EXCERPT:
=== Section Start ===
Joy Out of Suffering
Job 13:15
Though he slay me, yet will I trust in him: but I will maintain my own ways before him.


The joy of the world ends in sorrow; sorrow with Christ and in Christ, yea, and for our sins, for Christ's sake, ends in joy. We have many of us felt how the world's joy ends in sorrow. We must not, would not, choose our suffering. "Any pang but this," is too often the wounded spirit's cry; "any trouble but this." And its cry may bear witness to itself, that its merciful Physician knows well where its disease lies, how it is to be probed to the quick, how to be healthfully healed. Job refutes Satan's lie. "Though He slay me, yet will I trust in Him." He holds not back his very, self. He gives up freely all which he is — his very

I. "Though He slay me." Oh, glorious faith of older saints, and hope of the resurrection, and love stronger than death, and blessed bareness of the soul, which for God would part with all but God, knowing that in God it will find all! yea, which would give its very self, trusting Him who took itself from itself, that it should find again (as all the redeemed will find) itself a better self in God. Till we attain, by His mercy, to Himself, and death itself is past, there is often need, amid the many manifold forms of death, wherewith we are encompassed, for that holy steadfastness of the patriarch's trust. The first trials by which God would win us back to Himself are often not the severest. These outward griefs are often but the "beginning of sorrows." Deeper and more difficult far are those sorrows wherewith God afflicts the very soul herself. A bitter thing indeed it is to have to turn to God with a cold, decayed heart; "an evil thing and bitter" to have destroyed ourselves. Merciful and very good are all the scourges of the All. Good and All-Merciful. The deeper, the more merciful; the more inward, the more cleansing. The more they enter into the very soul, the more they open it for the healing presence of God. The less self lives, the more Christ liveth in it. Manifold are these clouds whereby God hides, for the time, the brightness of His presence, and He seemeth, as it were, to threaten again to bring a destroying flood over our earthliness. Yet one character they have in common, that the soul can hardly believe itself in a state of grace. Hard indeed is it for hope to live when faith seems dead, and love grown cold. Faint not, thou weary soul, but trust! If thou canst not hope, act as thou wouldst if thou didst hope. If thou canst see nothing before thee but hell, shut thine eyes and cast thyself blindly into the infinite abyss of God's mercy. And the everlasting arms will, though thou know it not, receive thee and upbear thee.

(E. B. Pusey, D. D.)



Parallel Verses
KJV: Though he slay me, yet will I trust in him: but I will maintain mine own ways before him.

WEB: Behold, he will kill me. I have no hope. Nevertheless, I will maintain my ways before him.
=== Section End ===
Collected data:
=== Section Start ===
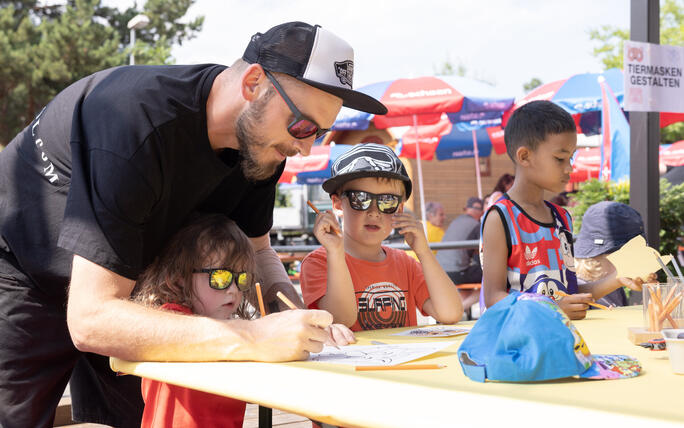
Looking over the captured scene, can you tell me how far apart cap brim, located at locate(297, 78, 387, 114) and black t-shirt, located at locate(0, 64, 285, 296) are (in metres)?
0.34

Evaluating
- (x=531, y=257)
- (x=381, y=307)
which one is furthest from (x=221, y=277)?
(x=531, y=257)

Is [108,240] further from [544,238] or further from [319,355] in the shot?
[544,238]

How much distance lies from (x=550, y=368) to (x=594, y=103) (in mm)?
8050

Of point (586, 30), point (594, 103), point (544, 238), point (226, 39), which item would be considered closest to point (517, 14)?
point (226, 39)

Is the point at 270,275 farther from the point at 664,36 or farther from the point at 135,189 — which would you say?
the point at 664,36

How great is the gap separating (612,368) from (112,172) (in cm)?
115

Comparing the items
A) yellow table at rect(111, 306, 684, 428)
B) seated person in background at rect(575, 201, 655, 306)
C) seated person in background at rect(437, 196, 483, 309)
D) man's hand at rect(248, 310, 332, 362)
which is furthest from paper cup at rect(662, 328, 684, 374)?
seated person in background at rect(437, 196, 483, 309)

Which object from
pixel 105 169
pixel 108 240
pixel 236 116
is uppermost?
pixel 236 116

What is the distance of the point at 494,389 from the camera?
1093 mm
=== Section End ===
EXERCISES TO COMPLETE:
(a) Reproduce the sermon on Job 13:15 between "(E. B. Pusey, D." and "my ways before him.", inclusive, substituting "uphold" for "maintain".
(b) In the sermon on Job 13:15, whose lie does Job refute?
The records have no connection to the sermon on Job 13:15.

RESPONSES TO THE EXERCISE:
(a)
(E. B. Pusey, D. D.)



Parallel Verses
KJV: Though he slay me, yet will I trust in him: but I will uphold mine own ways before him.

WEB: Behold, he will kill me. I have no hope. Nevertheless, I will uphold my ways before him.

(b) Satan's.